Being Present

present

I remember when I was in school my teachers would begin each class by taking attendance. This would usually involve the teacher calling out the name of each student from a class list, to which we would respond ‘present.’ Although I didn’t give much thought to it at the time, taking attendance was an excellent way to start a lesson by bringing everyone’s focus into the classroom.

Taking roll call is not a common practice in higher education institutions. By the time a student reaches this level, it is usually down to them to decide whether or not to attend classes. In any case, since university attendance is generally quite high, there doesn’t appear to be much need to do a roll call prior to lectures and seminars.

Over the years, however, I’ve realized that physically showing up to a class by no means equates to being present in the room. Much of it has to do with the fact that nearly every student today carries a laptop to class. As we’ve moved away from handwriting to typing, a laptop is seen as an essential tool for learning. Yet, it’s also a device that people use in their leisure time. I can’t help but notice a surge in students who simultaneously type notes while skyping friends and surfing the web in the middle of a class.

The inability to focus is not just an affliction that affects today’s students. The tendency to be present without being fully present has become so widespread in our society. For instance, in restaurants, it has become more common than not to see half (if not all) of the people at a table with their eyes glued to their phones. Similarly, the tendency to walk whilst texting seems to be increasing. We seem to be perpetually distracted and completely incapable of focusing on one task whether it’s walking, having dinner or sitting in a classroom.

The inability to be present is deeply problematic. It means that we are less focused and as a consequence, more scattered in our actions and thoughts. It pulls us in several different directions, makes the tasks we are working on less enjoyable, and allows for a higher degree of accidents! It also detracts from our ability to interact with one another. So there are many good reasons to consciously work on our capacity to be fully present.
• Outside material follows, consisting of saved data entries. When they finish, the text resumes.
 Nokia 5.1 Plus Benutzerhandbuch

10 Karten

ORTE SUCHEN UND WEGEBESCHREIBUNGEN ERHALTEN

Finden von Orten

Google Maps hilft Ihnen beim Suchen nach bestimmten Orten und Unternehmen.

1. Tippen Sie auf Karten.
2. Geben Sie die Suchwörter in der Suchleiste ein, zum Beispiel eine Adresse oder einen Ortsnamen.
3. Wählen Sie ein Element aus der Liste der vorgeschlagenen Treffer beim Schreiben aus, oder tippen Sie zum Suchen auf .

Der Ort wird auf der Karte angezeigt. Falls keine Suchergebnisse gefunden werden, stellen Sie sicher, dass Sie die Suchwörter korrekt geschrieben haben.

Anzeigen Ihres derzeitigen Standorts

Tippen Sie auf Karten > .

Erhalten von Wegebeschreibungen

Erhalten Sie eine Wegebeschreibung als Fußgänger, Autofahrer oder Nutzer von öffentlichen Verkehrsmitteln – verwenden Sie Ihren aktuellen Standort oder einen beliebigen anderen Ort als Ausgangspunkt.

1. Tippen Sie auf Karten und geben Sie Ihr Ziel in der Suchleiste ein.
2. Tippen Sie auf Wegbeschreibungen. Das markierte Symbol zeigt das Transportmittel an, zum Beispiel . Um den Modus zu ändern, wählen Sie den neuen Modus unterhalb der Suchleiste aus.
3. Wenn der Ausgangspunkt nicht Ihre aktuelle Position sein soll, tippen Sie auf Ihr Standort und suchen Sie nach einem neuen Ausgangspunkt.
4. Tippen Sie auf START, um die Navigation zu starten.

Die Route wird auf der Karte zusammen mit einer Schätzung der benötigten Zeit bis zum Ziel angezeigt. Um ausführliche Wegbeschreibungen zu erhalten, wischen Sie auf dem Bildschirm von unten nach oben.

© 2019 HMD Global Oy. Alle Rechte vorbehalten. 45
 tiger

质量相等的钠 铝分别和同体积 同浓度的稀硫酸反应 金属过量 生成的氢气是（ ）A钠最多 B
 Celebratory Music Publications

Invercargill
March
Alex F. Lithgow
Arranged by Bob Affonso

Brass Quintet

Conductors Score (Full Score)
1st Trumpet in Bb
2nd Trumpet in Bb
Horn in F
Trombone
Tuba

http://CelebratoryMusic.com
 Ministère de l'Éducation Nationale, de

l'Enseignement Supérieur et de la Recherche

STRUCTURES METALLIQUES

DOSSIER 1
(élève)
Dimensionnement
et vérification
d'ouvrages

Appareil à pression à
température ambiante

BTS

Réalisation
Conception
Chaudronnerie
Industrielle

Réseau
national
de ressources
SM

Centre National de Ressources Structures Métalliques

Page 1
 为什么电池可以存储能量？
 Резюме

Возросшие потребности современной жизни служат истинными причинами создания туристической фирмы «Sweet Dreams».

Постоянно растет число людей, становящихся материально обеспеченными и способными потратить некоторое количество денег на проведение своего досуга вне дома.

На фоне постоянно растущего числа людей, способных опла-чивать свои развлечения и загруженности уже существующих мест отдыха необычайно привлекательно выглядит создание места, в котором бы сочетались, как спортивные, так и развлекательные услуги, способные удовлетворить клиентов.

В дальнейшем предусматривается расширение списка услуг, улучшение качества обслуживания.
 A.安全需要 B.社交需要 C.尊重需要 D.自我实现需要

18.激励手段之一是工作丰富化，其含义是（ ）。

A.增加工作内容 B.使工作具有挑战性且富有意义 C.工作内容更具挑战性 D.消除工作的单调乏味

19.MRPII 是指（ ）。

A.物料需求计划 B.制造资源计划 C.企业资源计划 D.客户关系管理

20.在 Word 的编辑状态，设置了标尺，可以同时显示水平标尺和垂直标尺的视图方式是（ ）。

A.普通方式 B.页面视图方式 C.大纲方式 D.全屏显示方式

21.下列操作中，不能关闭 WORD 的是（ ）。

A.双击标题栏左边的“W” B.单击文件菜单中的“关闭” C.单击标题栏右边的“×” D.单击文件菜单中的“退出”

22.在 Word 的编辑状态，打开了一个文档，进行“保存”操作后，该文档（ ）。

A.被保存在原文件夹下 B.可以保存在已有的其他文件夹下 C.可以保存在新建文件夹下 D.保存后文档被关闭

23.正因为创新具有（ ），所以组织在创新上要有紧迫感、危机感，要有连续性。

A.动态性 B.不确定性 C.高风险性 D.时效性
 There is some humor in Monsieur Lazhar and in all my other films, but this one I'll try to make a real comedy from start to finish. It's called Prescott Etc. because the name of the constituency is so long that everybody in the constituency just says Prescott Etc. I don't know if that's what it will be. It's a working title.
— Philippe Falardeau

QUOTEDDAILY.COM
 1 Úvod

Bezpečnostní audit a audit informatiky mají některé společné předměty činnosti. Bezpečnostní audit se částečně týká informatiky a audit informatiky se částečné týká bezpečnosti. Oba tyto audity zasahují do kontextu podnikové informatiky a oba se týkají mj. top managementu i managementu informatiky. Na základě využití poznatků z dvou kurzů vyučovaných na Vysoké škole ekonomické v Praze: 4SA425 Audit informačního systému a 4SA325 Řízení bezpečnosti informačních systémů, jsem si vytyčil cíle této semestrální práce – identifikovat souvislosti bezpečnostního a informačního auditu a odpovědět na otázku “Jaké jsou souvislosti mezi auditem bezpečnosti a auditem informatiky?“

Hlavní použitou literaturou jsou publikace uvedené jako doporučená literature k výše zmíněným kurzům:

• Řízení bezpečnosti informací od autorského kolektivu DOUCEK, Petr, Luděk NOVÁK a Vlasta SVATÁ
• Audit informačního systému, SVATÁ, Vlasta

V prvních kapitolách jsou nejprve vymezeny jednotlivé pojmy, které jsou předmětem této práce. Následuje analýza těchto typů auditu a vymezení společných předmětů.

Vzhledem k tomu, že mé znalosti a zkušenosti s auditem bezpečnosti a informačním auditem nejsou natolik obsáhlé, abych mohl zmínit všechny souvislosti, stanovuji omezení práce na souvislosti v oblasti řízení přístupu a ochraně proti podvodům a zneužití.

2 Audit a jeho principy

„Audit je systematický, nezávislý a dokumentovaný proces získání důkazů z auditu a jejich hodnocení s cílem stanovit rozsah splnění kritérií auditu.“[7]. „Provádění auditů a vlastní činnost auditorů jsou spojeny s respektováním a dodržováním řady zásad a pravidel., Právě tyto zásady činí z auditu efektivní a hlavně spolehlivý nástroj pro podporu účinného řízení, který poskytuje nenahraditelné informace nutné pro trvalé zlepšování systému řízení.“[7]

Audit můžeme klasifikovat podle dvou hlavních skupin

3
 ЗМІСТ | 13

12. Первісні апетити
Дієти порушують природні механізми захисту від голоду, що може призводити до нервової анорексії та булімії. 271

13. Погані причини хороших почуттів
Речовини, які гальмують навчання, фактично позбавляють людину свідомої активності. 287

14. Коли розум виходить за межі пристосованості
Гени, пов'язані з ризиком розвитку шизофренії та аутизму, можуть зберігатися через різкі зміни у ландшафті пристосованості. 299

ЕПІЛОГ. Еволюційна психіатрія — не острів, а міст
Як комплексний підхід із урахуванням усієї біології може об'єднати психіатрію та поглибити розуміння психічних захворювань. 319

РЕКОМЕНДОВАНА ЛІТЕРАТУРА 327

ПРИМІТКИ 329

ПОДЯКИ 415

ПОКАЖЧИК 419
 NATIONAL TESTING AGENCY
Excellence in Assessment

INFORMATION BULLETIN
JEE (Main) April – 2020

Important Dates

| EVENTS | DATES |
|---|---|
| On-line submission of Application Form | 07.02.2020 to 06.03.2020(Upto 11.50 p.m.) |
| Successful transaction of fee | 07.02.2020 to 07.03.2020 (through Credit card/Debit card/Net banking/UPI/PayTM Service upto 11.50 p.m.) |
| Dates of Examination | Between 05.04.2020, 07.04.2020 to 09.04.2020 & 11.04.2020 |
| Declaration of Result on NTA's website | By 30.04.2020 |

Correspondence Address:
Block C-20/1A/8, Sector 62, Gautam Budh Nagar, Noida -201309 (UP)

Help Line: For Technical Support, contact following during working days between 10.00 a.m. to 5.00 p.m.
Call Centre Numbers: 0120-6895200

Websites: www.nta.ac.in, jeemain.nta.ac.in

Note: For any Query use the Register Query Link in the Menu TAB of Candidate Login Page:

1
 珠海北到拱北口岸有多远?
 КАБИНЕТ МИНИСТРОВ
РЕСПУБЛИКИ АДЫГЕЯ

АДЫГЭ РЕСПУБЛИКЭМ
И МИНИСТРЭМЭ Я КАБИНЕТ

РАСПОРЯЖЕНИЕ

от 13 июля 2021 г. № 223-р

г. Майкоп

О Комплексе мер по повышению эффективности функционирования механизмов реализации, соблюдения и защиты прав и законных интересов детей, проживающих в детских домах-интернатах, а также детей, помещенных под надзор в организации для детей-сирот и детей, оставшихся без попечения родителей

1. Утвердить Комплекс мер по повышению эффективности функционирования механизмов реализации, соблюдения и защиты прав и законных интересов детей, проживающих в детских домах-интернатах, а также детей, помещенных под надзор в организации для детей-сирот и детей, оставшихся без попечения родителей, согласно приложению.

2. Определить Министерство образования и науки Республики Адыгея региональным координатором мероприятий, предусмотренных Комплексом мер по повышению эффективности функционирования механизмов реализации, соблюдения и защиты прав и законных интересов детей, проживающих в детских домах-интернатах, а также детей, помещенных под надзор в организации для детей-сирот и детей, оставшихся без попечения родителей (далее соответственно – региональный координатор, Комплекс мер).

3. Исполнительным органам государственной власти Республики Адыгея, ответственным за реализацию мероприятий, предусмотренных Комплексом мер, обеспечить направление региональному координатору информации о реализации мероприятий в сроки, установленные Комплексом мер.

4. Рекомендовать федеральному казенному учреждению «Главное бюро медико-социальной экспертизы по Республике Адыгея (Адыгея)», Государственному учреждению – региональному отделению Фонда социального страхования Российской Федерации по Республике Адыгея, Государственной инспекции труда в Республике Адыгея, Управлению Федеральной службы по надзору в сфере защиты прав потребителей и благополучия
Although it may not be possible for instructors at university level to start doing a roll call, there are other strategies that can help students in bringing their focus into the present moment. This could involve getting everyone to switch off their devices at the start of a class; taking a few moments to centre and calm everyone before jumping into a lesson; asking students to consciously let go of any thoughts or concerns regarding what they were doing prior to the class and what they need to do after; or simply stating the intentions for the lesson at the outset. These simple strategies can also assist an instructor in getting into the present moment before a class.

Not only would this set a positive tone for each class, and therefore make the experience of learning more enjoyable, it would help create a habit of developing greater presence both inside and outside of the classroom.